C’è una categoria di persone che oggi in Grecia soffre più di altri la crisi economica?
“I giovani – osserva la direttrice Caritas – sono tra i più vulnerabili. A loro sono affidate le speranze di cambiamento perché istruiti, dinamici e creativi. Ma non possono essere pagati 400 euro al mese, spesso in nero, per lavorare anche fino a 12 ore al giorno. Così non si vive. Non possono essere indipendenti, pagarsi l’assicurazione e spendere per alimentare consumi e commercio. Sono tanti i giovani scoraggiati che hanno per questo motivo rinunciato anche a lavorare.
La gente oggi piange per il benessere di cui godeva prima della crisi.
Questo atteggiamento però è ostacolo alla ripresa perché impedisce, soprattutto ai giovani, di pensare a nuove strade lavorative. Ci sono lavori che, soprattutto quelli più istruiti, non prendono in considerazione. Preferiscono partire: dal 2010 sono emigrati dalla Grecia oltre 500 mila giovani e l’emorragia continua, alla luce di una disoccupazione giovanile che supera il 40%. Il rischio di ritrovarsi un Paese di anziani è reale. E così risanare l’economia e pagare i debiti sarà impossibile”.

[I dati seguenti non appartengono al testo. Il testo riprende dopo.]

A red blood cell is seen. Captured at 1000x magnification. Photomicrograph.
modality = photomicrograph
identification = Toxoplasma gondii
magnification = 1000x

Cosa potrebbe servire, ora che si uscirà dal programma di aiuti della Troika, per far ripartire il Paese?
“Delle politiche adeguate a sostegno di una nuova imprenditorialità e la diversificazione degli investimenti. La crisi – evidenzia Alverti – ha messo in moto anche pratiche virtuose di riscoperta dell’agricoltura, di commerci alternativi, di servizi turistici. Assistiamo alla nascita di piccole aziende che cercano di sfruttare le poche possibilità che la crisi e il mercato offrono. Il fenomeno migratorio sta producendo posti di lavoro legati all’indotto dell’accoglienza, come interpreti, mediatori culturali, assistenti sociali e psicologi. Purtroppo le tasse sono una zavorra alla crescita e rischiano di far morire le imprese prima ancora che mettano radici”.
E in attesa di vedere la luce in fondo al tunnel, la Caritas continua il suo impegno a favore dei più poveri e deprivati come raccontano Lisetta Milliari e Stanislao Stouraitis, rispettivamente capo amministrazione e responsabile della promozione di Caritas Grecia. “Lo sforzo è grande – dicono – e la scarsità dei fondi ci obbliga a trovare nuove forme di finanziamento dei progetti. Ai nostri benefattori chiediamo un ulteriore aiuto. Siamo partiti con un ufficio composto da 5 persone ma con l’arrivo dei migranti siamo diventati 135, tra volontari e impiegati. Portiamo avanti i progetti sostenuti da diverse Caritas europee, quella italiana su tutte. Il loro sostegno non si limita all’aspetto finanziario ma anche a quello della pianificazione”. Ma adesso sale una paura:
“Ci sono associazioni che taglieranno i loro fondi una volta che saremo usciti dal programma della Troika. Pensano erroneamente che non avremo più bisogno. Ma non è così. I bisogni restano e resteranno ancora a lungo”.
Basta scendere le scale della palazzina per rendersene conto: la gente è in attesa davanti i vari uffici di consulenza della Caritas, la fila per mangiare si è allungata a dismisura. A fine servizio la mensa avrà servito oltre 500 pasti, più altri 100 per i bambini. La luce in fondo al tunnel è ancora troppo lontana.